Soutzo et ses témoins s’enfuient en laissant le mourant et ses proches dans l’angoisse du sort du blessé. On va chercher une voiture pour emmener le jeune Ghika à Fontainebleau. On prend les chemins de terre de la forêt pour éviter les chaos du pavé de la route principale, car le malheureux prince souffre atrocement. On s'arrête à de nombreuses reprises pour calmer les souffrances du blessé, enfin on arrive à l'hôtel de France et d'Angleterre. Là, un médecin militaire est appelé, mais ne peut rien faire. Nicolas Ghika agonise pendant presque vingt-quatre heures avant de mourir. On l’enterra au cimetière du Mée-sur-Seine. 

 « Duel au pistolet » film des frêres Lumières, 1898.

------------------------

- Consignes -
• a. Résumez en deux phrases le texte sur la mort de Nicolas Ghika.
• b. D'après le texte sur la mort de Nicolas Ghika, dans quel hôtel le blessé est-il conduit ?
• c. Rédigez la suite du récit de la mort de Nicolas Ghika, à partir de la phrase « On l’enterra au cimetière du Mée-sur-Seine. »
Les lignes qui suivent ne sont pas nécessaires.

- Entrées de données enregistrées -

------------------------

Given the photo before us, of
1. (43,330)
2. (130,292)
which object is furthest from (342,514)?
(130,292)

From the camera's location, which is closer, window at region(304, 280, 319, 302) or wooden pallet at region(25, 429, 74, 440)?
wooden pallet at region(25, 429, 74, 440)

------------------------

- Corrigé -
• a. Soutzo et ses témoins s'enfuient en abandonnant le jeune Ghika blessé, que l'on transporte en voiture par les chemins de la forêt jusqu'à l'hôtel de France et d'Angleterre, à Fontainebleau. Un médecin militaire ne peut rien pour lui ; il agonise près de vingt-quatre heures avant de mourir et il est enterré au cimetière du Mée-sur-Seine.

• b. À l'hôtel de France et d'Angleterre.

• c.
Soutzo écrivit une lettre en se déclarant prêt à répondre de ses actes, ce qu’il fit en comparaissant le 7 février 1874 à la cour d’assise de Melun avec ses témoins. La mort de Nicolas Ghika, âgé de 24 ans, fit grand bruit dans l’opinion, l’émotion était grande, le jeune homme étant décrit comme délicat, voir efféminé en opposition à son meurtrier, un homme brutal et soldat de métier. Soutzo fut condamné à quatre ans de prison et les témoins entre trois et deux ans. Lors du procès un des témoins du duel déclara : « Lorsque je vis appeler Ghika pour le mettre en ligne, cela m'a fait l'effet d'un agneau qu'on conduit à la boucherie. »

Le Clovis (A).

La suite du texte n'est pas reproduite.